• Task:
Look below for the line that contains "United States, site archbold_FL-18.", then quote it and all the lines after it, exactly, with the pictures left out.

[Start of section]

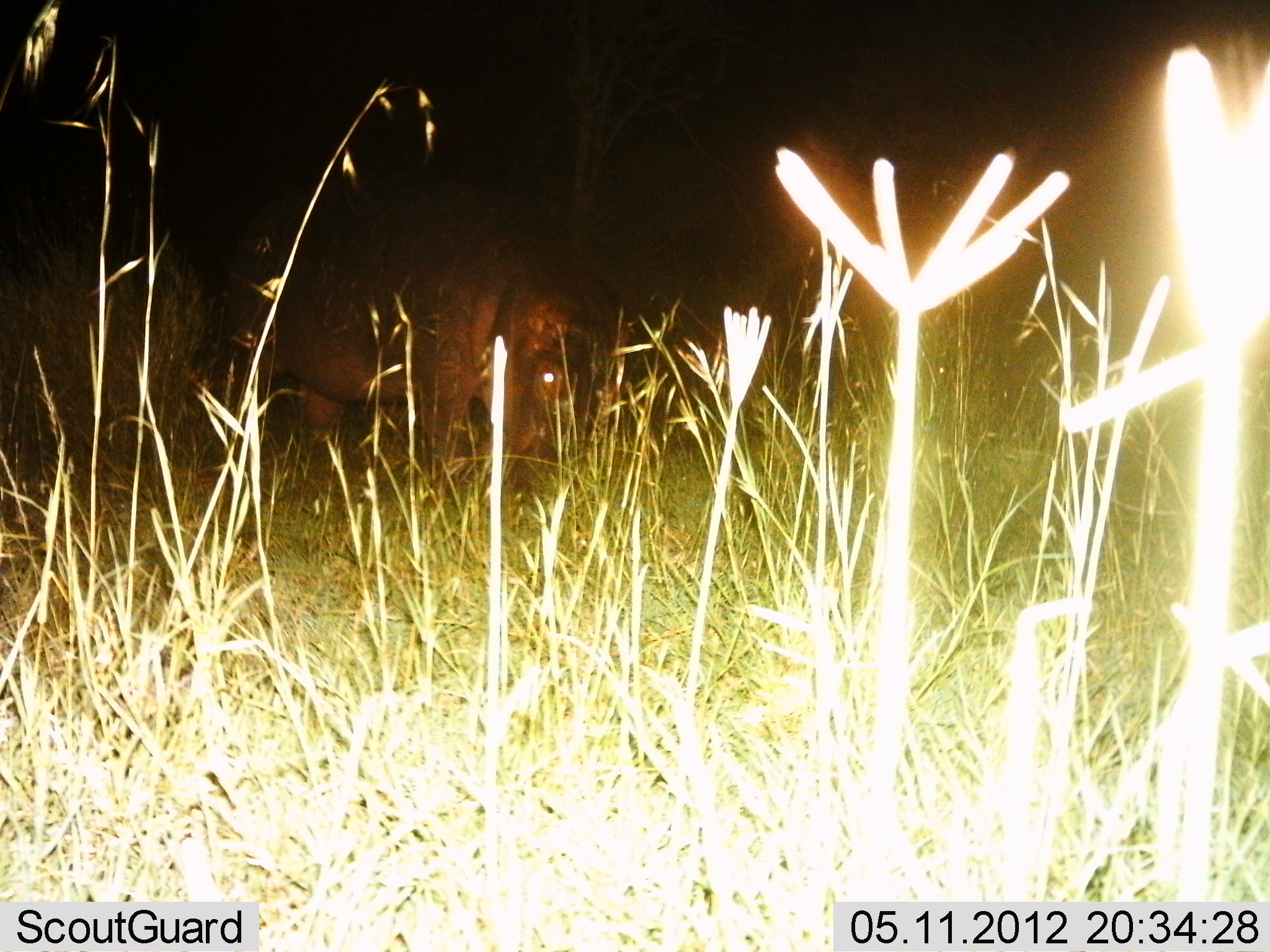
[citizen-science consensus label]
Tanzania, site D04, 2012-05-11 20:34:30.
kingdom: Animalia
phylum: Chordata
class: Mammalia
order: Artiodactyla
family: Hippopotamidae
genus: Hippopotamus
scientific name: Hippopotamus amphibius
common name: hippopotamus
Hippopotamus (Hippopotamus amphibius), count 1. Behavior (volunteer vote fractions): standing 40%, resting 0%, moving 10%, interacting 0%. Young present (vote fraction): 0%. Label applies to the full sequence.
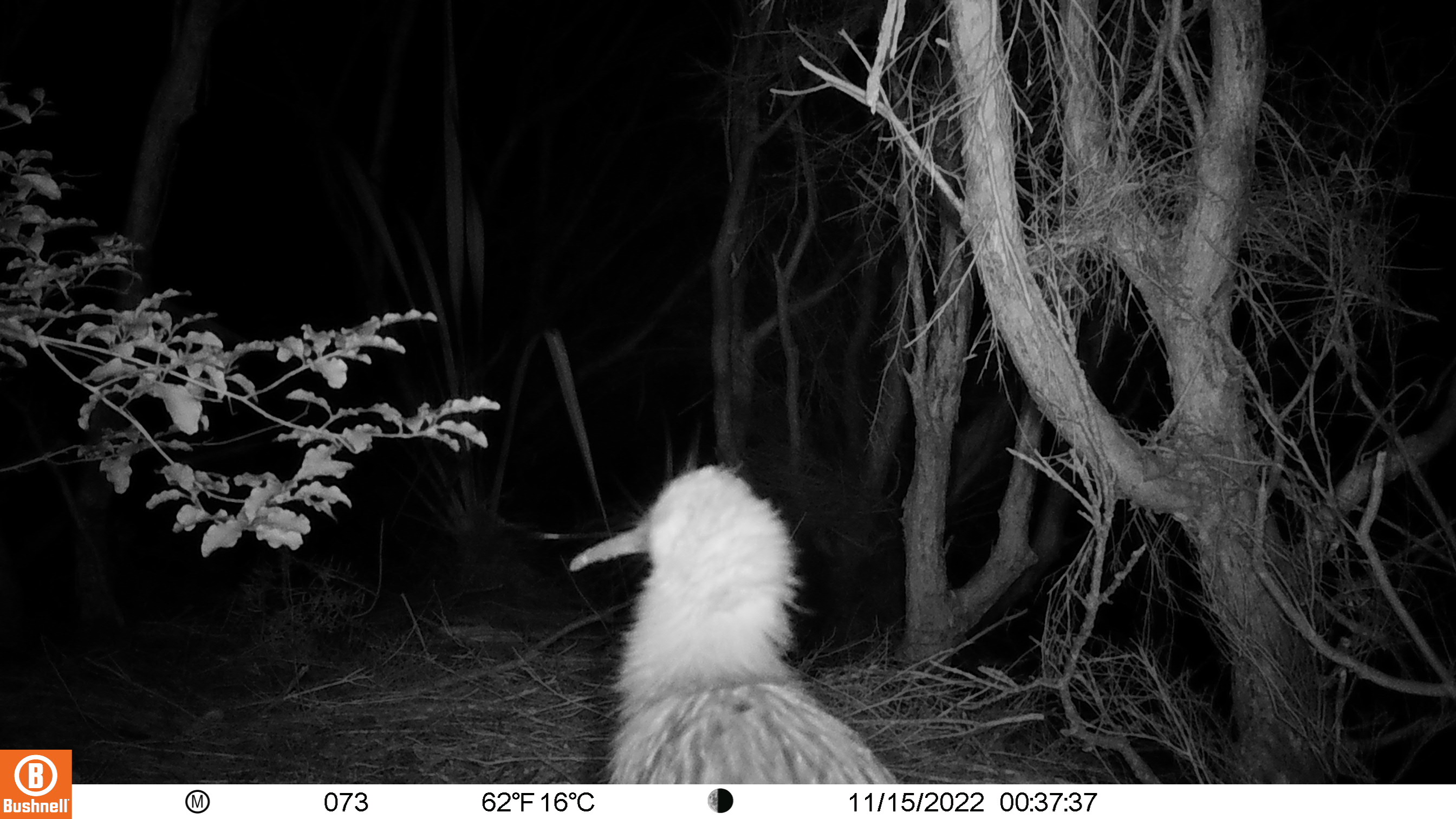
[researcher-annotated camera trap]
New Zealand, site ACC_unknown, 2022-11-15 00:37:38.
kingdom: Animalia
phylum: Chordata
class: Aves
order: Apterygiformes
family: Apterygidae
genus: Apteryx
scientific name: Apteryx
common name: kiwi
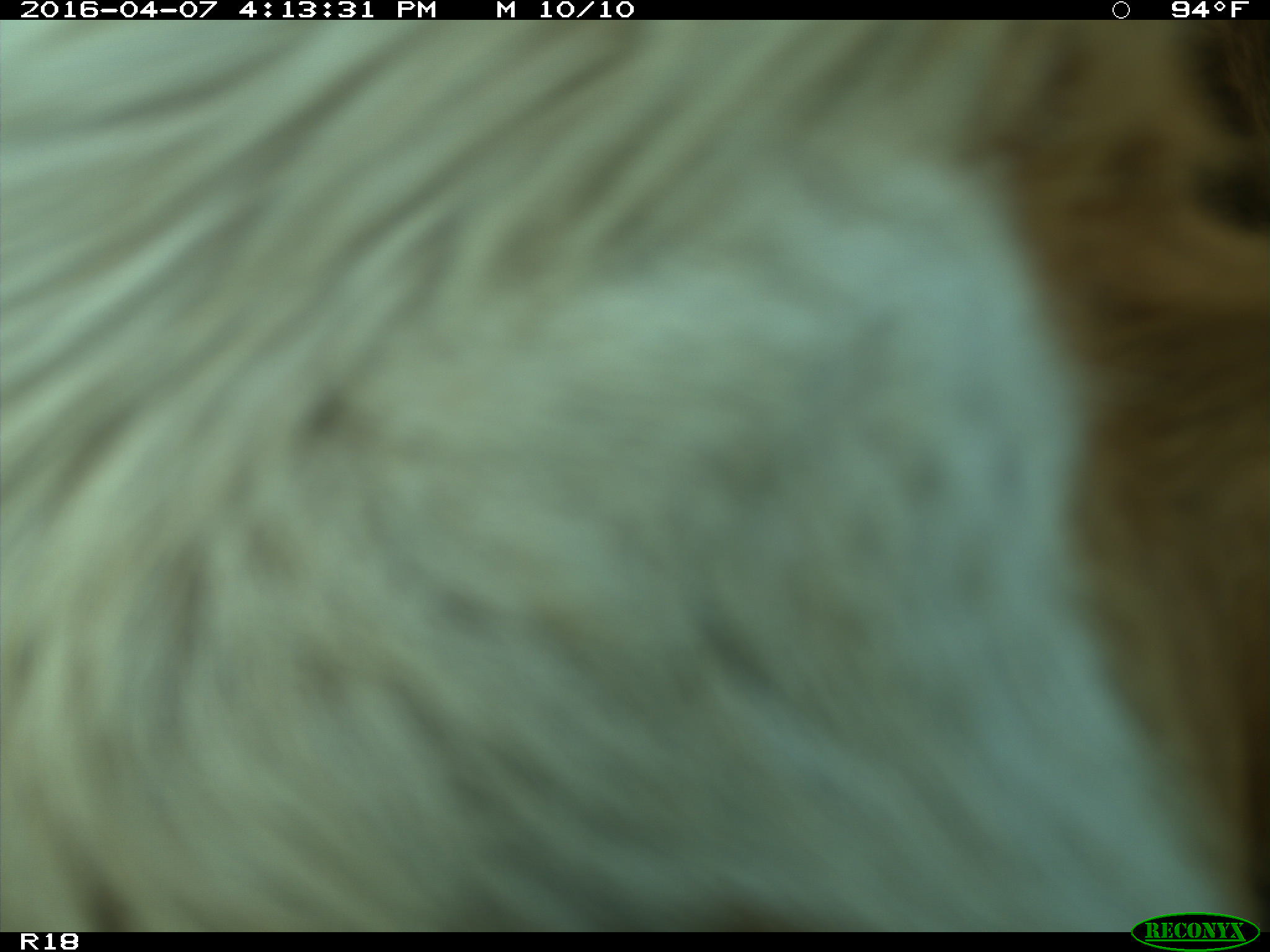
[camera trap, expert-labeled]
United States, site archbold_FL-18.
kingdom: Animalia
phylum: Chordata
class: Mammalia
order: Artiodactyla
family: Bovidae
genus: Bos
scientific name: Bos taurus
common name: domestic cow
Bos taurus (domestic cow).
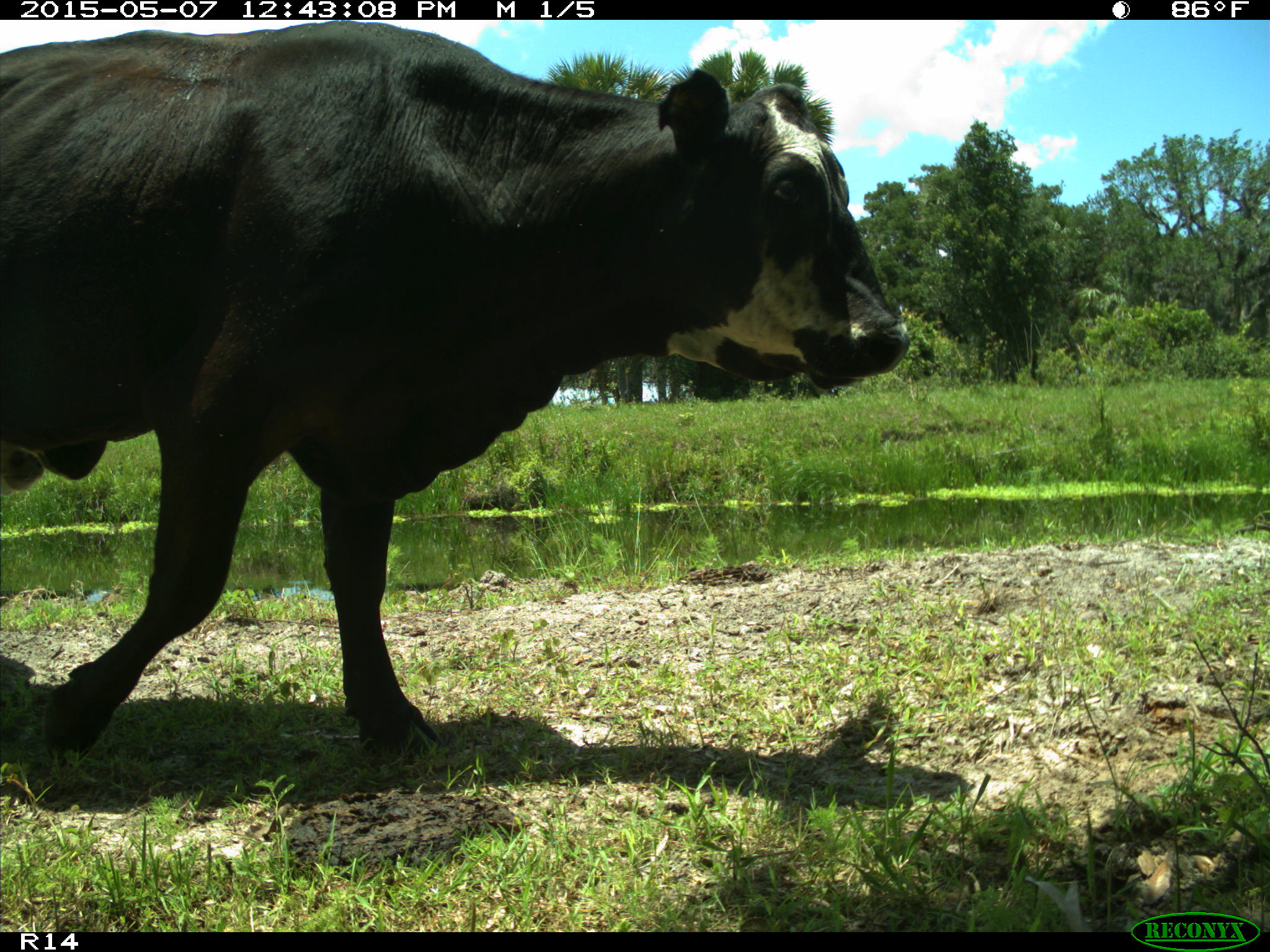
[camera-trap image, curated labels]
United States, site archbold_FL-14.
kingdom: Animalia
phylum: Chordata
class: Mammalia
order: Artiodactyla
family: Bovidae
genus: Bos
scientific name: Bos taurus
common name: domestic cow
Bos taurus (domestic cow).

[End of section]

• Output for this exercise:
United States, site archbold_FL-18.
kingdom: Animalia
phylum: Chordata
class: Mammalia
order: Artiodactyla
family: Bovidae
genus: Bos
scientific name: Bos taurus
common name: domestic cow
Bos taurus (domestic cow).
[camera-trap image, curated labels]
United States, site archbold_FL-14.
kingdom: Animalia
phylum: Chordata
class: Mammalia
order: Artiodactyla
family: Bovidae
genus: Bos
scientific name: Bos taurus
common name: domestic cow
Bos taurus (domestic cow).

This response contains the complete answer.